Het Rotterdamse college werkt goed samen met instellingen en
organisaties in de stad. Ook stimuleert het college burgers om mee te
doen. Dat blijkt uit onderzoek.
Het onderzoek is in opdracht van het college uitgevoerd door het
Centrum voor Onderzoek en Statistiek (COS). Ongeveer 1400
Rotterdammers gaven hun mening. Gevraagd is hoe de Rotterdammers tegen
het gemeentebestuur aankijken en welke de belangrijkste onderwerpen
zijn die het gemeentebestuur aan moet pakken. De resultaten van het
onderzoek zijn een nul-meting.
De vraag hoe de Rotterdammers tegen het gemeentebestuur aankijken kon
worden beantwoord door te reageren op 12 stellingen. De stelling dat
het gemeentebestuur goed samenwerkt met instellingen en organisaties
in de stad vindt de meeste instemming: 44 % van de Rotterdammers is
het daarmee eens of zeer eens. Ook vinden veel Rotterdammers dat het
gemeentebestuur burgers stimuleert om mee te doen (41 %) en staat voor
normen en waarden (40 %). Relatief weinig Rotterdammers vinden dat het
gemeentebestuur overbodige regels afschaft (12%). Oudere Rotterdammers
oordelen wat positiever over het gemeentebestuur dan Rotterdammers
onder de 65 jaar.
De aanpak van overlastgevende jongeren is in de ogen van de
Rotterdammers het belangrijkste onderwerp dat het College van B en W
moet aanpakken. Dat wordt aangegeven door 60 % van de respondenten.
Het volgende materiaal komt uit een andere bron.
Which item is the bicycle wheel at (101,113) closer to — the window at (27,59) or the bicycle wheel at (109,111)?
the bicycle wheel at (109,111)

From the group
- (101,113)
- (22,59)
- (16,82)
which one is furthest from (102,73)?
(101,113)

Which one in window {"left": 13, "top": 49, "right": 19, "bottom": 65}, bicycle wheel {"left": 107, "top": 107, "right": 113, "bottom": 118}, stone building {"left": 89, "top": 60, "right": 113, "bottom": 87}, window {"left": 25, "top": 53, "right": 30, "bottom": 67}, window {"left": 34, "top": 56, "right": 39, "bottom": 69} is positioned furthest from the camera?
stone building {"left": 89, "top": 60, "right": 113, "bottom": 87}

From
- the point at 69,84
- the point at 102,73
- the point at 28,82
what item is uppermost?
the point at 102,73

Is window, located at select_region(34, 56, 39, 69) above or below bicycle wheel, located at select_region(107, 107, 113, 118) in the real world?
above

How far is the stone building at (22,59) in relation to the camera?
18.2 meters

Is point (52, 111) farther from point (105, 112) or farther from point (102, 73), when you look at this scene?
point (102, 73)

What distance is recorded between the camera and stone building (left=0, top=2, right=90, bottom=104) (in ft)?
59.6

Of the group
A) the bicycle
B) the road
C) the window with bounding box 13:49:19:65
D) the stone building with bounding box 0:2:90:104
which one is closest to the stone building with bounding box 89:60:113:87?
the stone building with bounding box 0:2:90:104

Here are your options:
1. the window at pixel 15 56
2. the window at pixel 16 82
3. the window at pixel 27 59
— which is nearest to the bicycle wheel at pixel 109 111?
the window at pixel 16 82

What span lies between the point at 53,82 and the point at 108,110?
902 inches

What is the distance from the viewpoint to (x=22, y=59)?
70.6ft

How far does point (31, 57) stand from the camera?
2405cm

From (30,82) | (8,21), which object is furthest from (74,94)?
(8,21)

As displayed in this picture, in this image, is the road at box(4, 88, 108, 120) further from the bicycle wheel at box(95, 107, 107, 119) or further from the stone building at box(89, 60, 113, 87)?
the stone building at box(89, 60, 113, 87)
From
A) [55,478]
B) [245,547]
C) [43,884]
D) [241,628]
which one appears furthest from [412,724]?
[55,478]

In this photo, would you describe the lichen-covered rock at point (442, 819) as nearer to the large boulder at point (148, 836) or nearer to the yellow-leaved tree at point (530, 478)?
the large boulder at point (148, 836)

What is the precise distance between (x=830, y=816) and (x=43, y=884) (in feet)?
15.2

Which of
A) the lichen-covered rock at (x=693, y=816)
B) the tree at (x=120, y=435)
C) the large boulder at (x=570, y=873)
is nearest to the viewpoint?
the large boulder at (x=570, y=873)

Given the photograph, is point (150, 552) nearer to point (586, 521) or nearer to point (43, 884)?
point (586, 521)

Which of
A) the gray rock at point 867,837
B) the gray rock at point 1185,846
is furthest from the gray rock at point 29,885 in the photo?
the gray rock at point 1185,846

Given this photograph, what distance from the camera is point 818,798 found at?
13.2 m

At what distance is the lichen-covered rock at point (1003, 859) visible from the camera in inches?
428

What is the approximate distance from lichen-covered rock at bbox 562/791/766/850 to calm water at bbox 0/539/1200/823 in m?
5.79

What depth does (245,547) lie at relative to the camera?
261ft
Andere belangrijke onderwerpen zijn "schoon en heel op straat" (58%),
en "veilige wijken" (51 %).
Ook is gevraagd naar de naamsbekendheid van de Rotterdamse wethouders.
Wethouder Leonard Geluk is met 15,7 % het meest bekend, gevolgd door
wethouder Orhan Kaya met 12,6 % en wethouder Lucas Bolsius met 9.6 %.
Het onderzoek is een meting van de herkenning en waardering van het
college. Het is geen beleidseffectrapportage of een voortgangsmonitor
zoals bijvoorbeeld de veiligheidsindex.